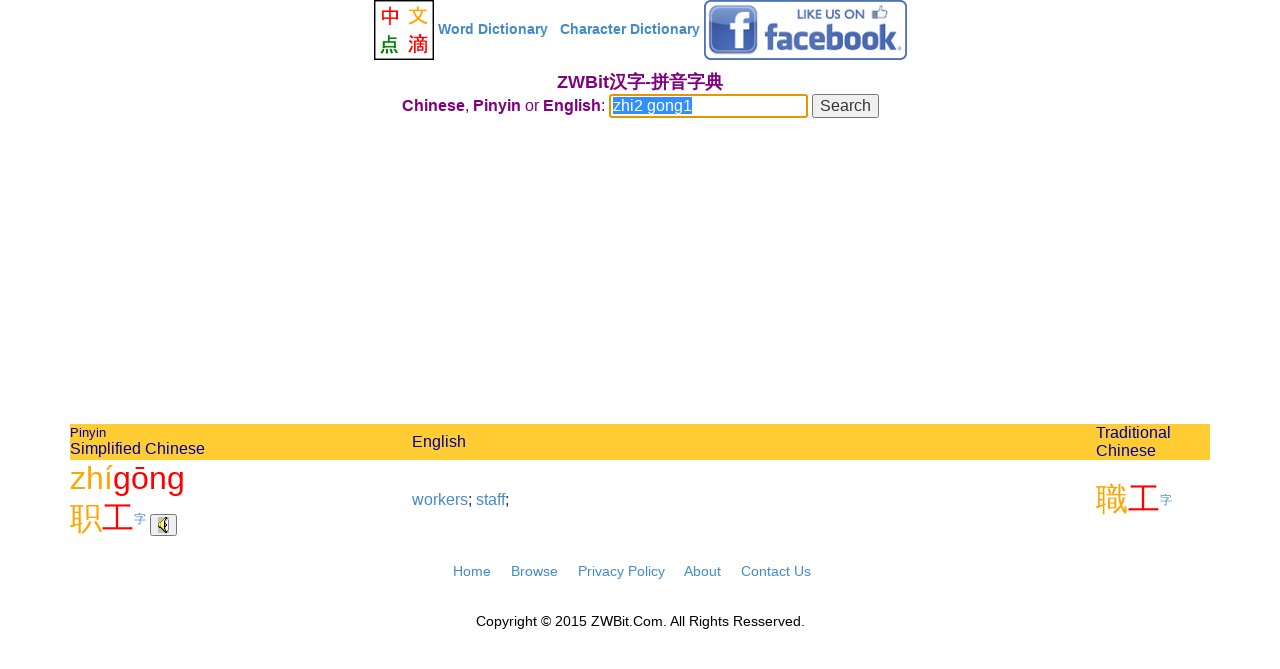

--- FILE ---
content_type: text/html; charset=UTF-8
request_url: http://www.zwbit.com/pinyin/zhi2%20gong1
body_size: 5695
content:
<html>

<head>

<meta charset="utf-8"> 
<meta name="viewport" content="width=device-width, initial-scale=1">

<link rel="stylesheet" href="http://maxcdn.bootstrapcdn.com/bootstrap/3.2.0/css/bootstrap.min.css">
<script src="https://ajax.googleapis.com/ajax/libs/jquery/1.11.1/jquery.min.js"></script>
<script src="http://maxcdn.bootstrapcdn.com/bootstrap/3.2.0/js/bootstrap.min.js"></script>

<script src="/pg/soundmanagerv297a-20140901/script/soundmanager2-nodebug-jsmin.js"></script>

<script> 
soundManager.setup({
  url: '/pg/soundmanagerv297a-20140901/swf/',
  ontimeout: function() {
    // Hrmm, SM2 could not start. Missing SWF? Flash blocked? Show an error, etc.?
  }
});

  function play_pinyin ( playlist ) {
    soundManager.stopAll();
    
    var playlist_array = playlist.split(" ");

    var toplay = "";
    for (i=1; i< playlist_array.length; i++) {
      toplay = toplay + " " + playlist_array[i];
    }
    toplay = toplay.trim() ;
    var mySound = soundManager.createSound({
      url: '/sounds/' + playlist_array[0] + '.mp3',
     multiShot: false,
     onfinish: function() {
         if ( toplay ) {
             play_pinyin( toplay );
         }
     }
    });
    mySound.play();
  };

</script>

<title>zhi2 gong1 :: ZWBit Chinese Character and PinYin Dictionary - ZWBit &#27721;&#23383;-&#25340;&#38899;&#23383;&#20856;</title> 

</head>

<body >

<div id="fb-root"></div>
<script>(function(d, s, id) {
  var js, fjs = d.getElementsByTagName(s)[0];
  if (d.getElementById(id)) return;
  js = d.createElement(s); js.id = id;
  js.src = "//connect.facebook.net/en_US/sdk.js#xfbml=1&version=v2.0";
  fjs.parentNode.insertBefore(js, fjs);
}(document, 'script', 'facebook-jssdk'));</script>

<div class="container" style="background-color: #fff;">
<p align="center">

<a href="/">
<img src="/images/logo-60x60.png" height="60"/>
</a>

<b><a href="/">Word Dictionary</a></b>
&nbsp; 
<b><a href="/zi.php">Character Dictionary</a></b>
<a href="https://www.facebook.com/pages/ZWBitCOM-Chinese-Bit-Online-Dictionary/840640379326972">
<img src="/images/like-us-on-facebook_60.png" />
</a>


</p>
</div> <!-- container -->


<div class="container">

<div align="center"><center>

<table width="100%" align="center" bgcolor="#FFFFFF" >
  <tr valign="top">

    <td bordercolor="#333333"> 
					<center><b><font size="4" color="#800080">ZWBit&#27721;&#23383;-&#25340;&#38899;&#23383;&#20856;</b></font> 

        <table align="center">
          <tr>
            <td width="100%" bgcolor="#FFFFFF">
            <form name="eclexicon" method="POST" action="/dict.php"> 
              <font color="#800080"><b>Chinese</b>, <b>Pinyin</b> or <b>English</b>: </font>
              <input type="text" name="txtinput_pinyin" value="zhi2 gong1">
              <script language=Javascript>document.eclexicon.txtinput_pinyin.focus();document.eclexicon.txtinput_pinyin.select();</script>
              <input type="submit" value="Search" name="submit">
            </form>
            </td>
          </tr>
        </table> 

<p>

<script async src="//pagead2.googlesyndication.com/pagead/js/adsbygoogle.js"></script>
<!-- zwbit -->
<ins class="adsbygoogle"
     style="display:block"
     data-ad-client="ca-pub-6309095222317217"
     data-ad-slot="9804562567"
     data-ad-format="auto"></ins>
<script>
(adsbygoogle = window.adsbygoogle || []).push({});
</script>

</p>

		<table width="100%" border="0" cellpadding="5"> 

			<tr>
				<td align="left" width="30%" bgcolor="#ffcc33">
					<font color="#0000A0" size="2">Pinyin</font><br>
					<font color="#0000A0" size="3">Simplified Chinese</font><br>
				</td>

				<td align="left" width="60%" bgcolor="#ffcc33">
					<font color="#0000A0" size="3">English</font>
				</td>

				<td align="left" width="10%" bgcolor="#ffcc33">
					<font color="#0000A0" size="3">Traditional Chinese</font>
				</td>
			</tr>
<tr><td width='30%' valign='center' align='left' bgcolor='#FFFFFF'><a href="http://www.zwbit.com/pinyin/zhi2 gong1"><font size='6' color='orange'>zh&#237;</font><font size='6' color='red'>g&#333;ng</font></a><br><a href="http://www.zwbit.com/translate/职工"><font size='6' color='orange'>职</font><font size='6' color='red'>工</font></a><sup><a href="/zi/职工">&#23383;</a></sup>      <button onclick="play_pinyin('zhi2 gong1')"><img src="/images/sound.gif"></button>
      </td><td width='60%' align='left' valign='center'  bgcolor='#FFFFFF'>  <a href='http://www.zwbit.com/chinese/workers' target='_top'>workers</a>;  <a href='http://www.zwbit.com/chinese/staff' target='_top'>staff</a>;</td><td width='10%' align='left' valign='center'  bgcolor='#FFFFFF'><a href="http://www.zwbit.com/translate/職工"><font size='6' color='orange'>職</font><font size='6' color='red'>工</font></a><sup><a href="/zi/職工">&#23383;</a></sup></td></tr>
		</table>

		</td>

	</tr>
</table> 

</center> 
</div> 

<p>
<div class="fb-comments" data-href="http://www.zwbit.com/pinyin/zhi2%20gong1" data-numposts="5" data-colorscheme="light"></div>
</p>

</div> <!-- contaner -->

<div class="container" style="background-color: #fff;">
<p align="center">

<a href="/">Home</a>
&nbsp; &nbsp;

<a href="/browse/1/">Browse</a>
&nbsp; &nbsp;

<a href="/privacy.php">Privacy Policy</a>
&nbsp; &nbsp;

<a href="/about.php">About</a>
&nbsp; &nbsp;

<a href="/contact.php">Contact Us</a>
&nbsp; &nbsp;

<br>
<br>
</p>

<p align="center"><font color="black">Copyright &copy; 2015 ZWBit.Com. All Rights Resserved.</font> </p> 
</div>

<!-- Go to www.addthis.com/dashboard to customize your tools -->
<script type="text/javascript" src="//s7.addthis.com/js/300/addthis_widget.js#pubid=ra-502fab4f52002f52" async="async"></script>


</body>
</html>


--- FILE ---
content_type: text/html; charset=utf-8
request_url: https://www.google.com/recaptcha/api2/aframe
body_size: 267
content:
<!DOCTYPE HTML><html><head><meta http-equiv="content-type" content="text/html; charset=UTF-8"></head><body><script nonce="DX_Z9vPJxGnJI3M9sheohA">/** Anti-fraud and anti-abuse applications only. See google.com/recaptcha */ try{var clients={'sodar':'https://pagead2.googlesyndication.com/pagead/sodar?'};window.addEventListener("message",function(a){try{if(a.source===window.parent){var b=JSON.parse(a.data);var c=clients[b['id']];if(c){var d=document.createElement('img');d.src=c+b['params']+'&rc='+(localStorage.getItem("rc::a")?sessionStorage.getItem("rc::b"):"");window.document.body.appendChild(d);sessionStorage.setItem("rc::e",parseInt(sessionStorage.getItem("rc::e")||0)+1);localStorage.setItem("rc::h",'1769434904839');}}}catch(b){}});window.parent.postMessage("_grecaptcha_ready", "*");}catch(b){}</script></body></html>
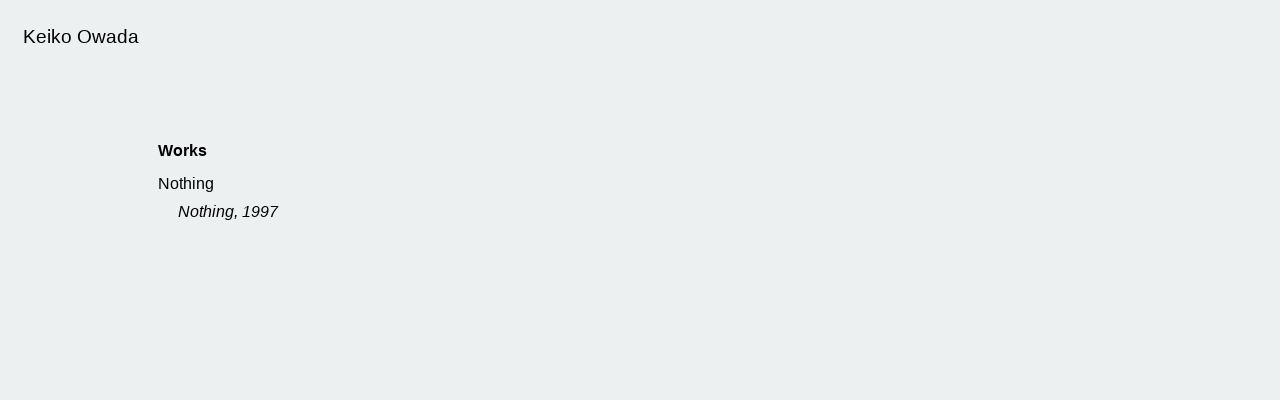

--- FILE ---
content_type: text/html; charset=UTF-8
request_url: https://newmedia-art.info/cgi-bin/f2-encyclo.php?LG=GBR&ALP=O&FILE=&NOM=Keiko%20Owada&ID=150000000000782&media=&la=
body_size: 1309
content:
<html>

<head>
<meta http-equiv="Content-Type" content="text/html; charset=UTF-8">
<meta name="viewport" content="width=device-width, initial-scale=1.0">
<link href="include/styltextes.css" rel="stylesheet" type="text/css"> 
<title>artistes et oeuvres</title>
<meta name="keywords" content="abramovic, absalon, acconci, achour, averty, bartolomeo, benning, body, burki, closky, comte, davis, dorain, engler, filliou, fischli, fontanilles, gaskell, gatti, gautier, godard, gonthier, graham, grimonprez, gruber, guilleminot, hahn, hatoum, hempel, hill, hirschhorn, hoover, johannsen, jonas, joseph, kentridge, klauke, kubota, kuntzel, lamuniere, lanz, laurette, marker, mieville, mondino, nauman, newman, odenbach, otth, oursler, paik, parreno, rainer, rinke, rist, roehr, rosenbach, samaras, schreiner, schum, serra, signer, sonnier, sorbelli, sorin, streuli, ulay, vasulka, vedder, viola, vom bruch, vostell, weiss, wilson, wurm, yalkut, Roussopoulos,Cantor,Fleury,Moffatt,Defraoui,Bauermeister,L??,Calle">
<script>
function lienvideo(lien)
{
	if (document.body)
		{
		var larg = (document.body.clientWidth);
		var haut = (document.body.clientHeight);
		}
		else
		{
		var larg = (window.innerWidth);
		var haut = (window.innerHeight);
		}
	if (larg < 1200)
		{larg = larg - 40;}
	else
		{
		if (larg > 1800)
			{larg = larg / 1.45;}
		else
			{larg = larg / 1.4;}
		}
	lien=lien + "&la=" + larg
/*	alert(lien);*/
	window.open(lien);
}
function sayHi(){
/* alert('Hi');*/
if (document.body)
	{
	var larg = (document.body.clientWidth);
	var haut = (document.body.clientHeight);
	}
	else
	{
	var larg = (window.innerWidth);
	var haut = (window.innerHeight);
	}

if (larg < 1200)
	{larg = larg - 40;}
else
	{
	if (larg > 1800)
		{larg = larg - 200;}
	else
		{larg = larg - 100;}
	}
 var myImg = document.getElementById('Videooeu');
 if(myImg && myImg.style) {
 /*   myImg.style.height = haut;*/
    myImg.style.width = larg; 
    }
}
window.onresize = sayHi;
</script>
</head>

<body class='bodyoeuvre'><br><a class='nom_artiste_gras' href='./sommaire-dev.php?LG=GBR&DOC=IDEN&ALP=O&ID=150000000000782&NOM=Keiko Owada' target='f2'>Keiko Owada</a><Table class='tabbio'><tr><td><br><br><br><br></td><td></div></td></tr></table><br><p class='label_oeuvre'>Works</p><p class='nom_oeuvre'>Nothing</p><p class='nom_oeuvre'><p class='nom_oeuvre_recap'><a href='/cgi-bin/show-oeu.php?IDO=150000000038020&LG=GBR&ALP=O' target='_parent'>Nothing, 1997</a><BR></p></body>
</html>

▬▬▬▬▬▬

• **YOUR ASSIGNMENT**
If a line in the material above holds "googlesyndication", copy it.

• **THE COMPLETED TASK**
<script async src="//pagead2.googlesyndication.com/pagead/js/adsbygoogle.js"></script>
<!DOCTYPE HTML><html><head><meta http-equiv="content-type" content="text/html; charset=UTF-8"></head><body><script nonce="DX_Z9vPJxGnJI3M9sheohA">/** Anti-fraud and anti-abuse applications only. See google.com/recaptcha */ try{var clients={'sodar':'https://pagead2.googlesyndication.com/pagead/sodar?'};window.addEventListener("message",function(a){try{if(a.source===window.parent){var b=JSON.parse(a.data);var c=clients[b['id']];if(c){var d=document.createElement('img');d.src=c+b['params']+'&rc='+(localStorage.getItem("rc::a")?sessionStorage.getItem("rc::b"):"");window.document.body.appendChild(d);sessionStorage.setItem("rc::e",parseInt(sessionStorage.getItem("rc::e")||0)+1);localStorage.setItem("rc::h",'1769434904839');}}}catch(b){}});window.parent.postMessage("_grecaptcha_ready", "*");}catch(b){}</script></body></html>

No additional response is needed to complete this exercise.